Begin Given data
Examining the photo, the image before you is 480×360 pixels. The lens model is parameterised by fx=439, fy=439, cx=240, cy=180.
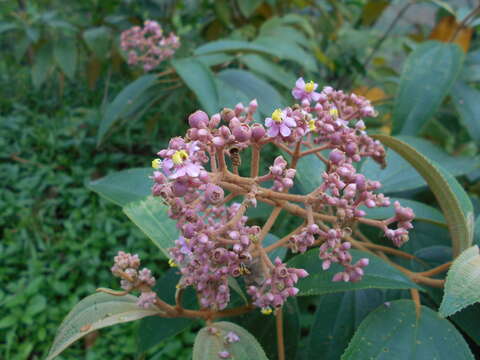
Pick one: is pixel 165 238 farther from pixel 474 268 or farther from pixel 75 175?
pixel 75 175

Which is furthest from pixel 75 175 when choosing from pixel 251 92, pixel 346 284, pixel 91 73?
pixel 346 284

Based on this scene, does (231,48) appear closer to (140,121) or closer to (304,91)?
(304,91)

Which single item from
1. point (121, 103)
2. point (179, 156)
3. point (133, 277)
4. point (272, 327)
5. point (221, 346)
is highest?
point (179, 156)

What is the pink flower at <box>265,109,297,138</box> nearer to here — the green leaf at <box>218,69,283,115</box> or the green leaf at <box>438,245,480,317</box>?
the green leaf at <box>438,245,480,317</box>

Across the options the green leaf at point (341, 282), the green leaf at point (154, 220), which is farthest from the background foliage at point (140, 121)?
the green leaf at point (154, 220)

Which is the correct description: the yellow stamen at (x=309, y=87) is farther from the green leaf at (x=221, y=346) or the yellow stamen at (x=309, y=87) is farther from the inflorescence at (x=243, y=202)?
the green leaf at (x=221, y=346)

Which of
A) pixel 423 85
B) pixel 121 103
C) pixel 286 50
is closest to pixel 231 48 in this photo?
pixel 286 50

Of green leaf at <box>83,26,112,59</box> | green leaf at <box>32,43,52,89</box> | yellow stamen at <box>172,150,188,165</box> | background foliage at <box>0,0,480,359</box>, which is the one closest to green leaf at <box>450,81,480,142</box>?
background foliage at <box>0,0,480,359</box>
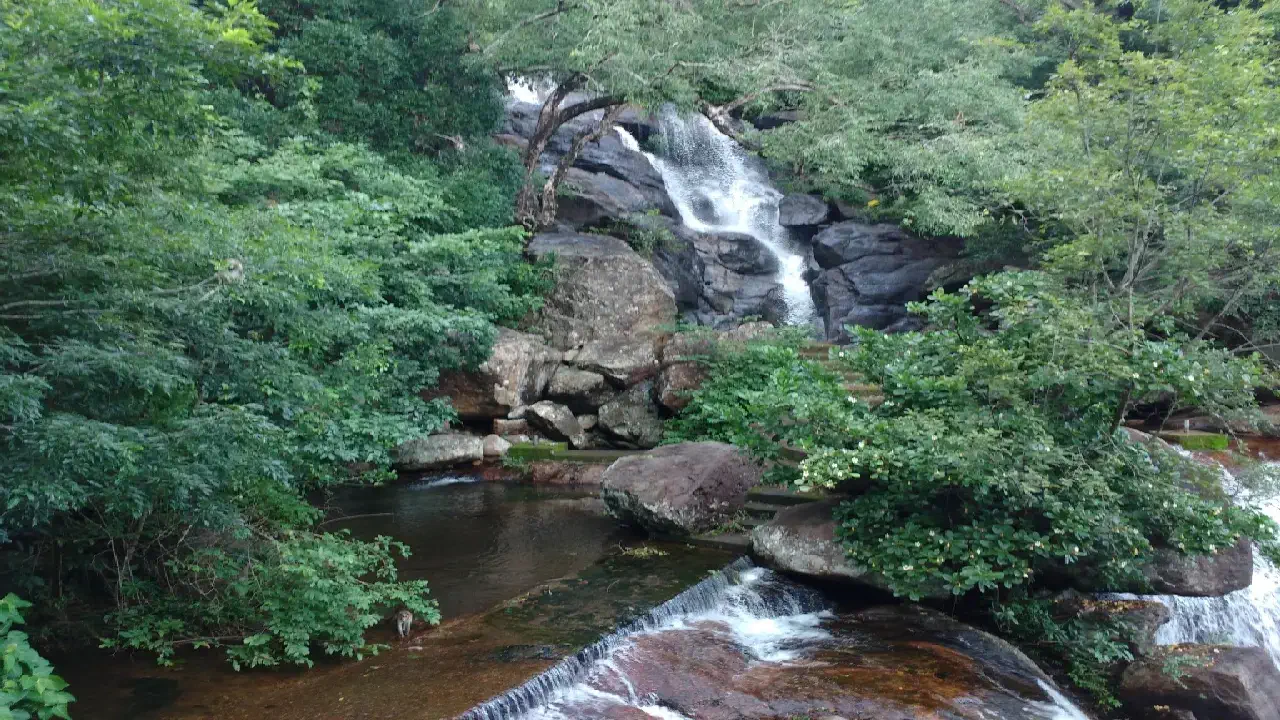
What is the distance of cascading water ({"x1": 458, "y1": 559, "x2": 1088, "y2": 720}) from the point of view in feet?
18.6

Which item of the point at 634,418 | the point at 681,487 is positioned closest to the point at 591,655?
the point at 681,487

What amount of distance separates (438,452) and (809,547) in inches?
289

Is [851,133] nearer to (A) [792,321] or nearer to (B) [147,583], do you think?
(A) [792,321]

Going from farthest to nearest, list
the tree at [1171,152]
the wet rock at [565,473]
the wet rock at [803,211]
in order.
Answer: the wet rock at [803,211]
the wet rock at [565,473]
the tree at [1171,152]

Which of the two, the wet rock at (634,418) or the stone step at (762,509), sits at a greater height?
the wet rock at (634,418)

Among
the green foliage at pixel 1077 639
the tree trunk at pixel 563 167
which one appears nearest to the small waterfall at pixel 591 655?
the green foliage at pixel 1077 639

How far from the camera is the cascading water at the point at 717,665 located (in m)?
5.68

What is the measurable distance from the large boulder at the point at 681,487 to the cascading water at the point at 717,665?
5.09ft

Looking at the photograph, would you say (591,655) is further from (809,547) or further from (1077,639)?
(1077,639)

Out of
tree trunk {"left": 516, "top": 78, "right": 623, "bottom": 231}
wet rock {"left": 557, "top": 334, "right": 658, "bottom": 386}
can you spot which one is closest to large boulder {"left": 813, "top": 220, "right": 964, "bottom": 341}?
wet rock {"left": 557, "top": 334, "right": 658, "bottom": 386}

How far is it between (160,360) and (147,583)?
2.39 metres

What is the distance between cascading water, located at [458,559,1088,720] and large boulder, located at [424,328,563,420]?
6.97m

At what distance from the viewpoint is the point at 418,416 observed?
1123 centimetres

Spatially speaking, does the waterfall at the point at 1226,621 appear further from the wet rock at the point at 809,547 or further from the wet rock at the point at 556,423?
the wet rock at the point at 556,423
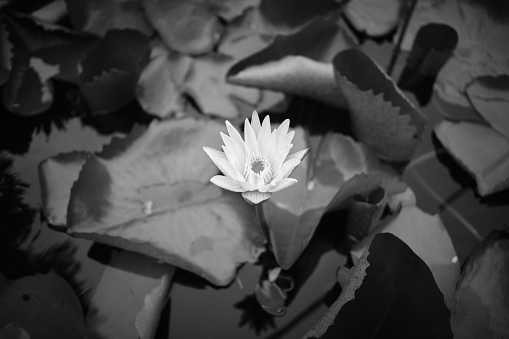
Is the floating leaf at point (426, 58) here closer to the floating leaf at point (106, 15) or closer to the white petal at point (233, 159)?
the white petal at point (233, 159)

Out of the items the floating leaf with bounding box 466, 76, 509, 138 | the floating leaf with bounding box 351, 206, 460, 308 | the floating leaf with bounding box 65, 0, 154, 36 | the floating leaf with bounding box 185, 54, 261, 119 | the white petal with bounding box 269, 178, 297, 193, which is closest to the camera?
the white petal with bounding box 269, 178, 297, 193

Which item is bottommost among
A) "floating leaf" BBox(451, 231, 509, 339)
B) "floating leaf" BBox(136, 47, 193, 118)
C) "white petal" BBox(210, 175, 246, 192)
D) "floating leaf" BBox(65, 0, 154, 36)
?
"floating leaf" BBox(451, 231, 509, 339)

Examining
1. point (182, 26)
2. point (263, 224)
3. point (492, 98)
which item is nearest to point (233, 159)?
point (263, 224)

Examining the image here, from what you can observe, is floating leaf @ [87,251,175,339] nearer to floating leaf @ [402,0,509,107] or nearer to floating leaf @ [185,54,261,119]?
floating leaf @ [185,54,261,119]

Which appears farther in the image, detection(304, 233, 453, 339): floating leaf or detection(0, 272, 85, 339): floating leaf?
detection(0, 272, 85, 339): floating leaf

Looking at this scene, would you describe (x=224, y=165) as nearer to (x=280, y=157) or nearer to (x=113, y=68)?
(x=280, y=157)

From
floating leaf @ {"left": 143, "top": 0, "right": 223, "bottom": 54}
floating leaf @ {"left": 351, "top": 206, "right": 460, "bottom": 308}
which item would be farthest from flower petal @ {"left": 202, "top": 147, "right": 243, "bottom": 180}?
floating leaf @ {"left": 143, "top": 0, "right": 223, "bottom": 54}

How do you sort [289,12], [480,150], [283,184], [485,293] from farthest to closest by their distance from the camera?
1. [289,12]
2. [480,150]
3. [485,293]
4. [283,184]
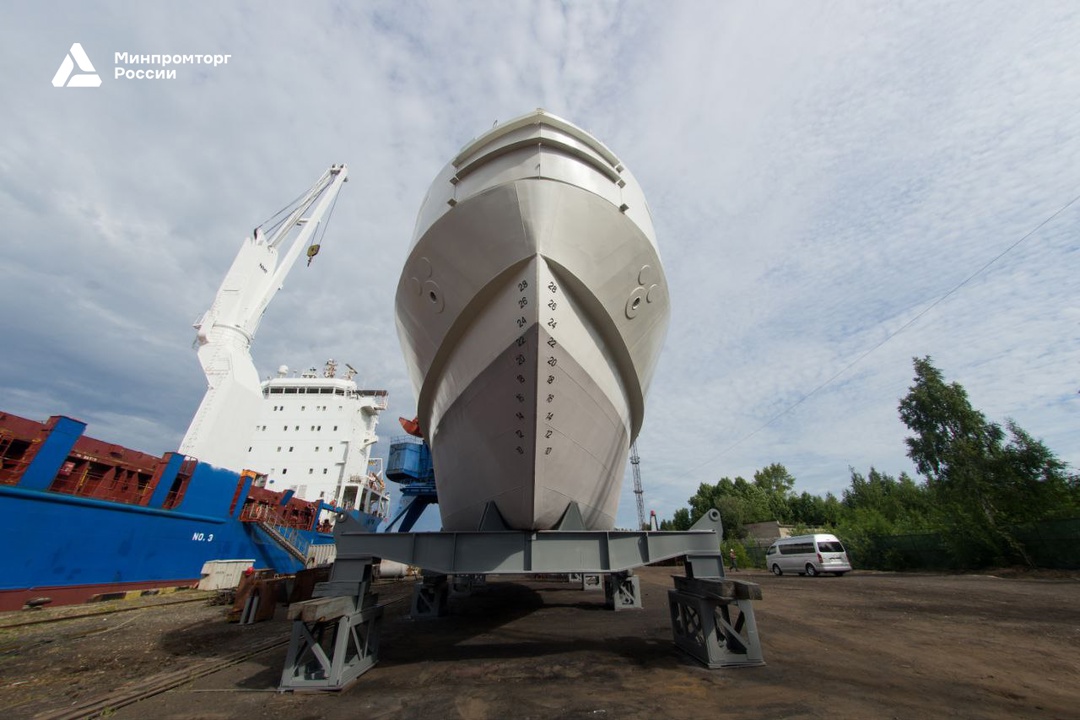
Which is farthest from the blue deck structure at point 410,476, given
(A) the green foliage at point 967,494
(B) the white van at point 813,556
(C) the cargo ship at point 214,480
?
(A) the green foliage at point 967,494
End Given data
Begin Given data
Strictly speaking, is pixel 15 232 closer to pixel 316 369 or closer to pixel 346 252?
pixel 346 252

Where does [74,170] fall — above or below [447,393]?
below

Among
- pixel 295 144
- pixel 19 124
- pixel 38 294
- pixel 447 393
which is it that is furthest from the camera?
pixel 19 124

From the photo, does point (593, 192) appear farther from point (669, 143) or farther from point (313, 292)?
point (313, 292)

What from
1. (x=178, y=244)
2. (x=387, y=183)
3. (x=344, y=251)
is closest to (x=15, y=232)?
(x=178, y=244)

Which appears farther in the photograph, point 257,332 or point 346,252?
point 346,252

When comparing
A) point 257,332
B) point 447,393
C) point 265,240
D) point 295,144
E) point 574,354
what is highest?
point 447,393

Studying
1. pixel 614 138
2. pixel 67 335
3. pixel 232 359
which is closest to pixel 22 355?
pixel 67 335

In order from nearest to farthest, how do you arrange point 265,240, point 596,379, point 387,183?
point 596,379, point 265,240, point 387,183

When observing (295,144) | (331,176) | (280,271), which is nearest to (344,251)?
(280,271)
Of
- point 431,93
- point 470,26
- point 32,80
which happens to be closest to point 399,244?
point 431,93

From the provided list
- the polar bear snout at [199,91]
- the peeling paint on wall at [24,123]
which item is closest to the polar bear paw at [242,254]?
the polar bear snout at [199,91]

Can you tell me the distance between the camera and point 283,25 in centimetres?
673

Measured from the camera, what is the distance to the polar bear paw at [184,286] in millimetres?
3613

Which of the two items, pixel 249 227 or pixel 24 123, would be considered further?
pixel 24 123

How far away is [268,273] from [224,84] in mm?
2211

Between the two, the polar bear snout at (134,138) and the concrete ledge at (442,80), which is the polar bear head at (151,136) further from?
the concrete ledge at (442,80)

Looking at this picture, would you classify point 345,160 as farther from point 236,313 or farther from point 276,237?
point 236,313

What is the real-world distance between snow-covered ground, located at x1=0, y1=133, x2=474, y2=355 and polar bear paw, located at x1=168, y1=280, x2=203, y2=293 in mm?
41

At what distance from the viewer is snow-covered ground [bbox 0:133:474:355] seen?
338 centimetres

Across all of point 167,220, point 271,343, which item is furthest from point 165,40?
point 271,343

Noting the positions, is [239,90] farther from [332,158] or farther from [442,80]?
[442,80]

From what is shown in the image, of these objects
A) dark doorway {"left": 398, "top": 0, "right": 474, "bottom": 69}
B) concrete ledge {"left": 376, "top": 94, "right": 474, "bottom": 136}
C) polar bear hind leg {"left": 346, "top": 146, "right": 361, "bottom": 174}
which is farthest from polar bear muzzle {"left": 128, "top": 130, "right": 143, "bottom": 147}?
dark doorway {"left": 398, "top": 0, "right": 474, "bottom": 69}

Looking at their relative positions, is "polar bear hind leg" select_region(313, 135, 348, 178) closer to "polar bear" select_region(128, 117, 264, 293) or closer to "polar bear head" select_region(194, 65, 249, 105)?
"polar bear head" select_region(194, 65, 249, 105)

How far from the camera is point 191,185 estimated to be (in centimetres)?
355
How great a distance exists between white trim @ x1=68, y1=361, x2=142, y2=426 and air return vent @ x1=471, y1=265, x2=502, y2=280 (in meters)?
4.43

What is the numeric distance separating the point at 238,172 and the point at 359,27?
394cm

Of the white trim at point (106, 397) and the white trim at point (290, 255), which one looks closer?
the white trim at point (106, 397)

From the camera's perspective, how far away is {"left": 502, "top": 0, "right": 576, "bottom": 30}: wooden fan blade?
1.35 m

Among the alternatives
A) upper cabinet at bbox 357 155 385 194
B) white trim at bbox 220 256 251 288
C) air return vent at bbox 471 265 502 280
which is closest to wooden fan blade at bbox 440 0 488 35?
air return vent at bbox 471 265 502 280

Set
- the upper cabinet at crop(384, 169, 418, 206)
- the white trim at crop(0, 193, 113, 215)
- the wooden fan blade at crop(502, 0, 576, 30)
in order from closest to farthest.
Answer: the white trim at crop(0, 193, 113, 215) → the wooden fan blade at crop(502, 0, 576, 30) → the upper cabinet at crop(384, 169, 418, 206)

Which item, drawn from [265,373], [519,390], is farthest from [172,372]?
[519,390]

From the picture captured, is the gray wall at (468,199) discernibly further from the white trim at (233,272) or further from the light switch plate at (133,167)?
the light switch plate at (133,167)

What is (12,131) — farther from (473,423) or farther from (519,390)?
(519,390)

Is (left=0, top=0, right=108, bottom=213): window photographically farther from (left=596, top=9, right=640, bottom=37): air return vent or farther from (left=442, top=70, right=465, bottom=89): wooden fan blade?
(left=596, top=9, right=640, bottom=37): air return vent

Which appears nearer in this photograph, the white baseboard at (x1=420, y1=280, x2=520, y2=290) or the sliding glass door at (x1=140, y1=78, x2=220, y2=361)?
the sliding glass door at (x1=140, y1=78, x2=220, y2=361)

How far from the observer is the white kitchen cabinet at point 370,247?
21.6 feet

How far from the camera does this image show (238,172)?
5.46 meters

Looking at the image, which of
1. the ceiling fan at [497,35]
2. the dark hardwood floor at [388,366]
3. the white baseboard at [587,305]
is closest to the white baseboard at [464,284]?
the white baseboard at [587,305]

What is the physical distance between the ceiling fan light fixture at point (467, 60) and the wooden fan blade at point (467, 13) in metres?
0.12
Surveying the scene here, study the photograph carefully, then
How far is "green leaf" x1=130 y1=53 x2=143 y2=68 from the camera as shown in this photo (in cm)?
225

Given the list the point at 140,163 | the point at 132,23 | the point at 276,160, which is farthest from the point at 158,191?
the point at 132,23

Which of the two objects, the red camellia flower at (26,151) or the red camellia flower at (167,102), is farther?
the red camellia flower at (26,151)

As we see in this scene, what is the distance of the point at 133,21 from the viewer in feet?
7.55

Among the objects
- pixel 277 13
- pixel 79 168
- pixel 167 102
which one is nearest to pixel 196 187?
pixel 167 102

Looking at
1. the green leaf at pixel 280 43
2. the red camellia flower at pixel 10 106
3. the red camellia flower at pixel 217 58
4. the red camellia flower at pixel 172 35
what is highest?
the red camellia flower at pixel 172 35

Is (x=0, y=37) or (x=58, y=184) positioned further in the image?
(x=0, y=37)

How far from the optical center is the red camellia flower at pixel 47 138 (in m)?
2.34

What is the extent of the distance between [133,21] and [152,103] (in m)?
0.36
End Given data
Report each line of the data above that contains the string "meters", copying every such line in full.

The result:
How great a distance exists between white trim @ x1=68, y1=361, x2=142, y2=426 and air return vent @ x1=471, y1=265, x2=502, y2=280 (in meters)?
5.46 meters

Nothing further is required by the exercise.